Was bedeutet "Rente mit 63" eigentlich?
Die "Rente mit 63" ist ein gebräuchlicher, aber nicht mehr ganz korrekter Begriff. Offiziell heißt sie: "Altersrente für besonders langjährig Versicherte". Die abschlagsfreie Rente können derzeit Menschen in Anspruch nehmen, die mindestens 45 Versicherungsjahre nachweisen können. Dies galt ursprünglich ab einer Altersgrenze von 63 Jahren, diese steigt jedoch schrittweise auf 65 Jahre an. Denn so wie die allgemeine Altersgrenze ist auch die Grenze für diese Form der Frühverrentung angehoben worden. Für den Geburtsjahrgang 1961 beträgt der Grenzwert 64,5 Jahre.
Wie wird die frühere Rente ohne Abschläge genutzt?
Die abschlagsfreie frühere Rente nach 45 Beitragsjahren wird in den ostdeutschen Bundesländern etwas häufiger in Anspruch genommen als im Westen der Bundesrepublik.
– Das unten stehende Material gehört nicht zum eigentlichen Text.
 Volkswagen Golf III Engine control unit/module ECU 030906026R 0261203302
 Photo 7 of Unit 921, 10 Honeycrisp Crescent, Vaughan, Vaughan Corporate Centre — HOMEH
Wie aus Zahlen der Deutschen Rentenversicherung hervorgeht, die dem Evangelischen Pressedienst (epd) vorliegen, ging 2025 fast jeder dritte Rentner oder jede dritte Rentnerin (32,8 Prozent) in den ostdeutschen Bundesländern inklusive Ost-Berlin früher in Rente. Im Westen nutzten 28 Prozent den als "Rente mit 63" eingeführten früheren Renteneintritt ohne Abschläge. Der Bundesdurchschnitt liegt bei 28,3 Prozent. Das Problem: Sie ist sehr teuer. Nach Berechnungen von Wirtschaftsforschern des Instituts DIW würde die Rentenversicherung durch die Abschaffung langfristig rund zehn Milliarden Euro pro Rentnerjahrgang sparen.
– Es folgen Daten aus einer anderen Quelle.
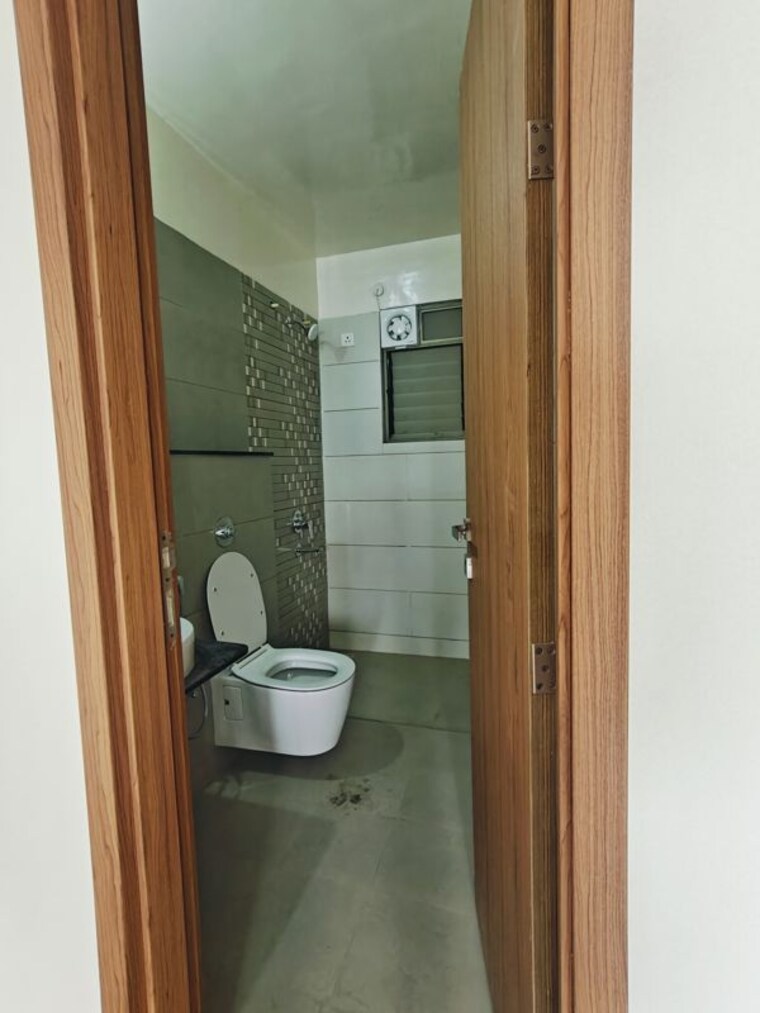 Bathroom, majestique-towers 2 Bedroom 825 Sq.Ft. Apartment In Kharadi Pune 9792722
Was sieht die Rentenreform der Bundesregierung vor?
Ende Juni hatte eine von der Bundesregierung beauftragte Rentenkommission 33 Vorschläge vorgelegt. Dazu gehören neben der Abschaffung der vorgezogenen abschlagsfreien Rente für besonders langjährig Versicherte ("Rente mit 63") die Koppelung des Renteneintrittsalters an die Lebenserwartung, eine kapitalgedeckte Rentenkomponente und Änderungen bei der Grundsicherung im Alter und bei Erwerbsminderung. Bundeskanzler Friedrich Merz und Bundesarbeitsministerin Bärbel Bas hatten angekündigt, das Paket in Gänze umzusetzen. Ziel des Reformvorhabens ist es, die gesetzliche Rente auf Jahrzehnte hinaus sicher und bezahlbar zu machen. Und das, obwohl einer Person ab 67 im Jahr 2040 voraussichtlich "nur noch gut zwei Personen im Erwerbsalter gegenüberstehen", wie es in dem Bericht der Kommission heißt.
Wie geht es jetzt weiter?
Die parlamentarische Beratung und Verabschiedung soll nach der Sommerpause starten, also im September. Gut möglich, dass es dann noch zu Änderungen an dem Paket kommt. Gesetzentwürfe zur Umsetzung der Vorschläge der Rentenkommission gibt es noch nicht. Die Frage ist auch, welche Rolle die Landtagswahlen in Sachsen-Anhalt, Mecklenburg-Vorpommern und Berlin in der aktuellen Debatte spielen. Kanzler Merz will die Pläne möglichst bis zum Jahresende umsetzen.